### [PROBLEM DETAILS]
Reproduce the entries below exactly, but only from the line containing "2. Twist & gently pull up" to the line containing "4. Click cap back on & close refill", inclusive.

### [DATA EXTRACTS]
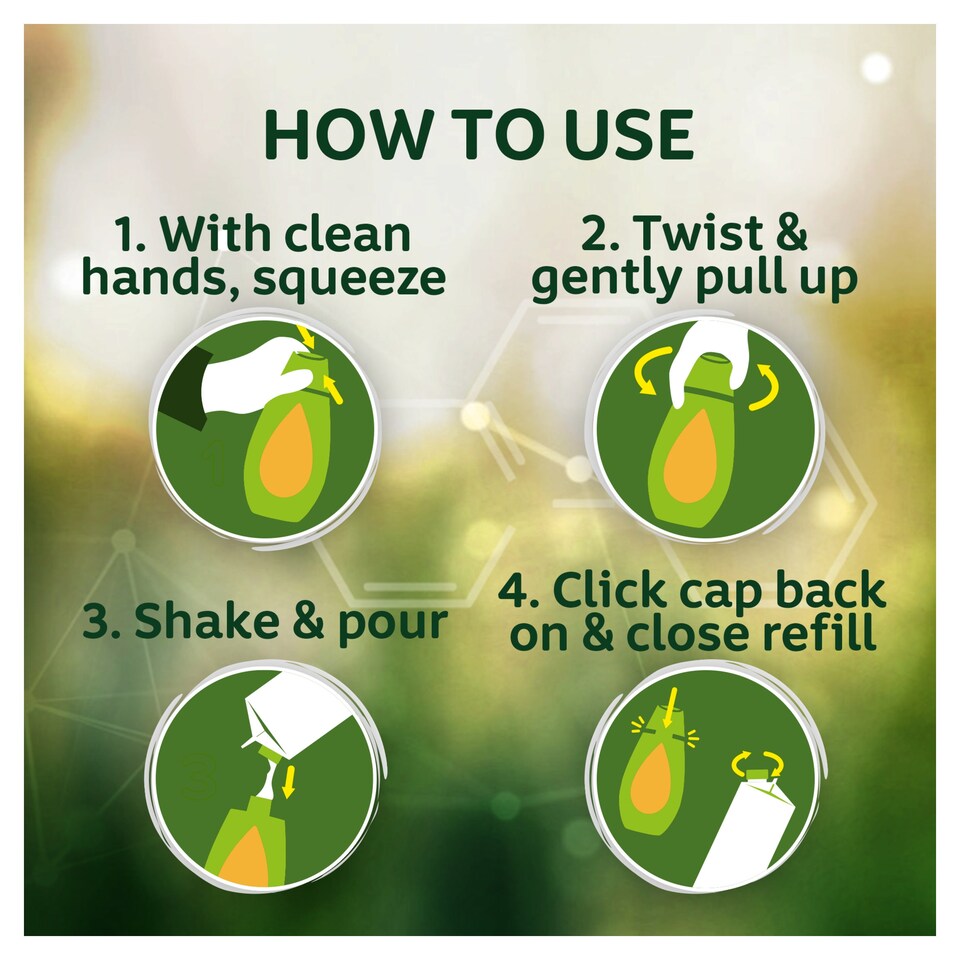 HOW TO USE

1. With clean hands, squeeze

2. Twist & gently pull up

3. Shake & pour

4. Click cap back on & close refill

--

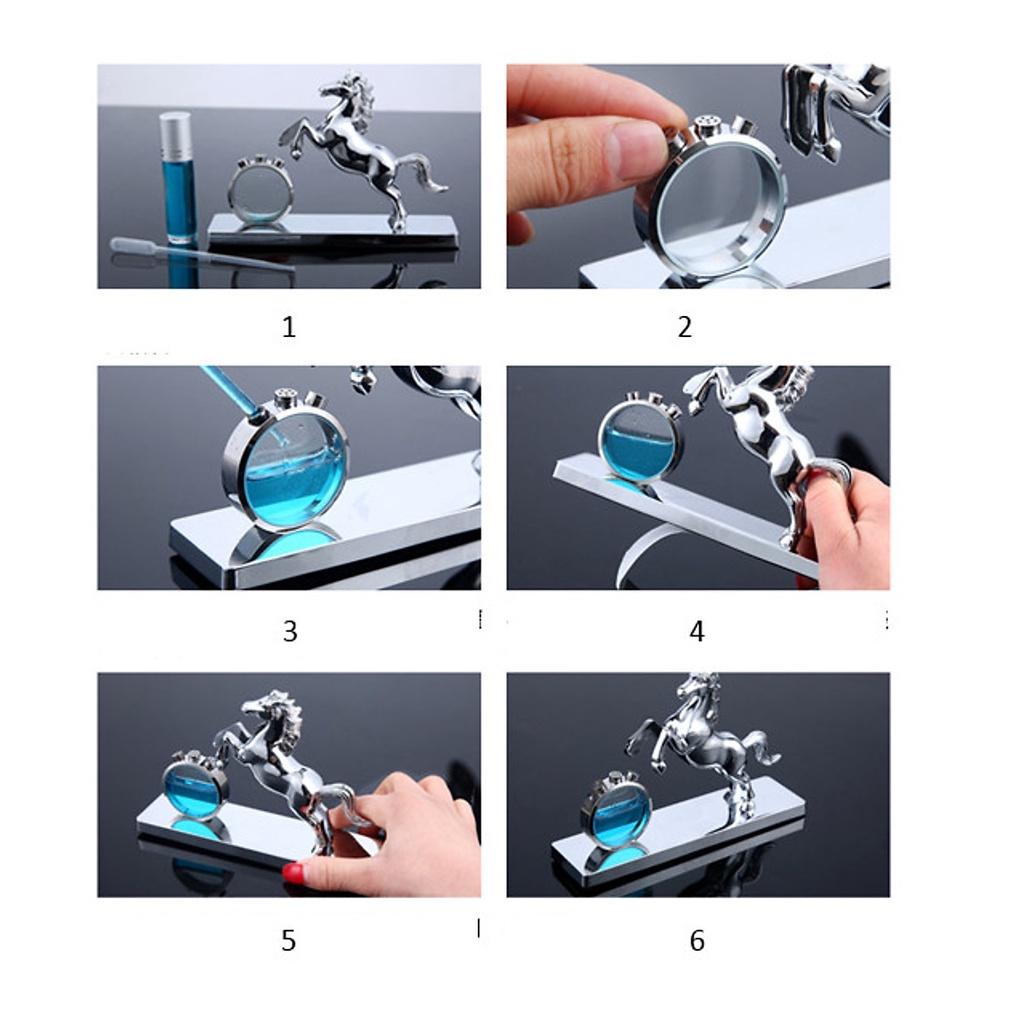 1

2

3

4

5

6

--

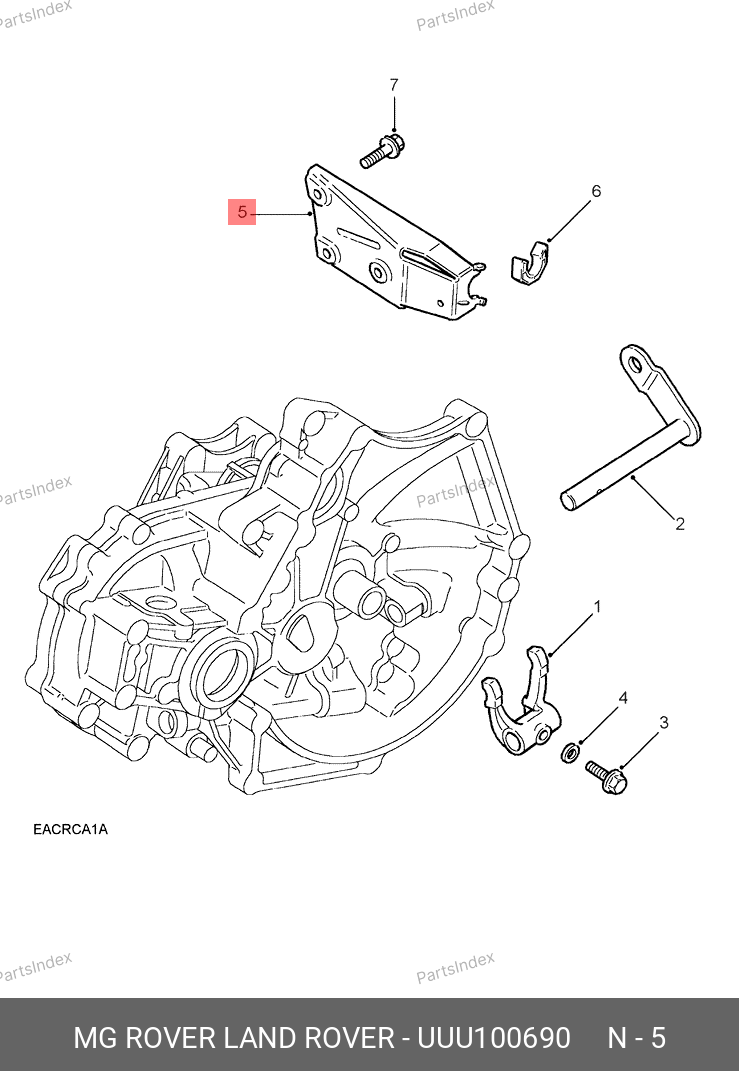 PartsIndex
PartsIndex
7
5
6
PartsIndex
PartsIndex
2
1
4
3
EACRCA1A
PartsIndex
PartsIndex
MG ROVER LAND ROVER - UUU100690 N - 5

### [TASK RESPONSE]
2. Twist & gently pull up

3. Shake & pour

4. Click cap back on & close refill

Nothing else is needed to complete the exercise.